Early on you're just trying to find enough things to do to get enough money to progress, classic collectathon platformer stuff. But past the first gate of needing $1,000, money feels so superfluous, and you'll basically never find it just through exploration past this point either. You'll go through some lengthy haunted house section and all you get out of this entire level is a barrel that lets you climb up some water, taking you back to the main hub area, but giving you a stack of money on the way. I don't really get the point of there being a collectible when the game's turned into a strictly linear affair like this. Then out of nowhere it's time for War and Conker goes and gets himself drafted because there's nothing else to do anyway. Then suddenly it becomes matrix for like 3 minutes, you fight an Alien from Alien, then the game ends on a weirdly downer ending.
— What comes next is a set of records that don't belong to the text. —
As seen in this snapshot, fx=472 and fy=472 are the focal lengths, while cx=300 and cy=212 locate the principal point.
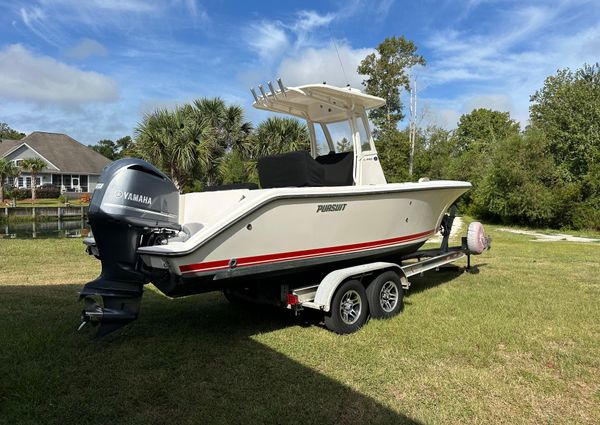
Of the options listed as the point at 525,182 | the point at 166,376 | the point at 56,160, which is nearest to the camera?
the point at 166,376

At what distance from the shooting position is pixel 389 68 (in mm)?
31000

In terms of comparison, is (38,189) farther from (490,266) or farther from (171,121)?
(490,266)

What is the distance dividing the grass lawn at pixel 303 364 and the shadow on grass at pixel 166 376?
1 centimetres

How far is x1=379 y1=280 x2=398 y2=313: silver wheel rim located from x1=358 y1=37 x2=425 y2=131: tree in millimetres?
26422

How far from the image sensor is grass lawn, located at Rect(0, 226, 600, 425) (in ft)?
11.1

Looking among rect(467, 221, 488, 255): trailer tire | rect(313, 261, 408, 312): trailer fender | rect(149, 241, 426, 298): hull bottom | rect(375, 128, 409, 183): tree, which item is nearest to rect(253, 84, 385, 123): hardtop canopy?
rect(149, 241, 426, 298): hull bottom

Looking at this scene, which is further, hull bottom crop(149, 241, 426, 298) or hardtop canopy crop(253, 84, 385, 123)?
hardtop canopy crop(253, 84, 385, 123)

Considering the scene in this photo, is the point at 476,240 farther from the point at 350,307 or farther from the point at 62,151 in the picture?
the point at 62,151

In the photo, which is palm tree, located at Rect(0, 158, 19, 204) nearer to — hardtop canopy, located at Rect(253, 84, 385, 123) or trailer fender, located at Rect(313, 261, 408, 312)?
hardtop canopy, located at Rect(253, 84, 385, 123)

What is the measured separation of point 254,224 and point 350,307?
5.30 ft

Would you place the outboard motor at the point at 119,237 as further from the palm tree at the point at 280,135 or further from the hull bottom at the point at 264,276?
the palm tree at the point at 280,135

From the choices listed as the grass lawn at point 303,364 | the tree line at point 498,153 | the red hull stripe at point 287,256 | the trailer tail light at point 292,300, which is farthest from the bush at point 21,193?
the trailer tail light at point 292,300

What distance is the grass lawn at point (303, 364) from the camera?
133 inches

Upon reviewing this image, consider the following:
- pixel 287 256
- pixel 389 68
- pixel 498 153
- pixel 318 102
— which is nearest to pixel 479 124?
pixel 389 68
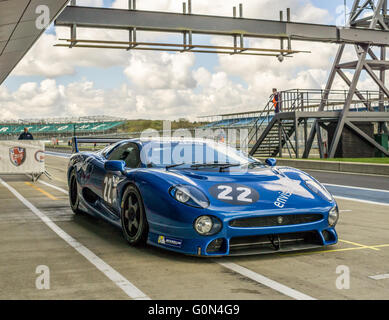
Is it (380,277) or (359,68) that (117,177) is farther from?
(359,68)

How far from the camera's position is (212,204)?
4527 mm

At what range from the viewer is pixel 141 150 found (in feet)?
19.3

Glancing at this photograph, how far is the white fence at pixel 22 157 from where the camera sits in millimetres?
14820

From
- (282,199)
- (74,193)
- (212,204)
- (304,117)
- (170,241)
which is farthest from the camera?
(304,117)

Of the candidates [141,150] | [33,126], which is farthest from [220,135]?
[33,126]

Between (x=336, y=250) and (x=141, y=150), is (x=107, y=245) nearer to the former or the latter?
(x=141, y=150)

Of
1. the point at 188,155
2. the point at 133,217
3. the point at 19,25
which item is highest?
the point at 19,25

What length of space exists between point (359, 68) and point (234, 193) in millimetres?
21692

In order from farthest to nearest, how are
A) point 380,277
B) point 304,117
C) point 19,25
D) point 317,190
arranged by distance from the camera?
point 304,117 → point 19,25 → point 317,190 → point 380,277

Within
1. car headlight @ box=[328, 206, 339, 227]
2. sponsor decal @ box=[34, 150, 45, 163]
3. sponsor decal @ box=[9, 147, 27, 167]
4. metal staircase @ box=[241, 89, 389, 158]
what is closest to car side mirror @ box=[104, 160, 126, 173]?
car headlight @ box=[328, 206, 339, 227]

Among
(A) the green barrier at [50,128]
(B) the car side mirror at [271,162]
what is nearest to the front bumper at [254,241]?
(B) the car side mirror at [271,162]

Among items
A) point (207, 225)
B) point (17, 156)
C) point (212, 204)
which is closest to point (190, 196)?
point (212, 204)

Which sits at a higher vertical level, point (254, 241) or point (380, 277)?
point (254, 241)

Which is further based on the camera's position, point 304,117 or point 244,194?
point 304,117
Sorry to go on so much for what's largely story and game structure, and not so much gameplay. But it really is a major chunk of the game and its identity. There's about 3 hours worth of cutscenes, and it's frustrating they'd rather spend so much time on say, the not even trying to be funny vampire C-plot rather than putting any time whatsoever into building the themes and main characters. Berri is on the front of the box right next to Conker and yet probably has less screen time than many of the one-off throwaway characters. Maybe it wouldn't be so bad if it at least committed to being a lighthearted goofy game, but as the game gets more linear and more serious, it really leaves you wishing for more. Only to leave off on an incredibly abrupt, lame ending that is really riding on the story to have delivered a meaningful thought provoking message. But it didn't, it just has a weird downer of an ending that I REALLY wish it earned. If they really tapped into the somber, gritty tone the end portions go for, I think we'd have something truly exceptionally special here. But unfortunately many aspects of the ending feel very rushed.

Honestly even some more actual music would have done wonders for some levels. Just like the rest of the game, the soundtrack starts off being a very clear parody of Rare's previous works. But later on, many entire sections are given very downplayed, subtle music, if they're even given music at all. Like they didn't have enough time to make the entire game BK quality in ANY department. The soundtrack is so small, with truly only a very select few within that already small soundtrack that fits the game's prompt of adult banjo kazooie

But hey, even the sections of the game I'm heavily criticizing are really cool in isolation. Which is good because the game presents them in isolation. But even forgiving the amateurish and often repetitive game design I'd have given this game 1 star over in the past, it falls pretty flat in areas it absolutely could have soared in. That said I'm glad to have a newfound appreciation for it regardless.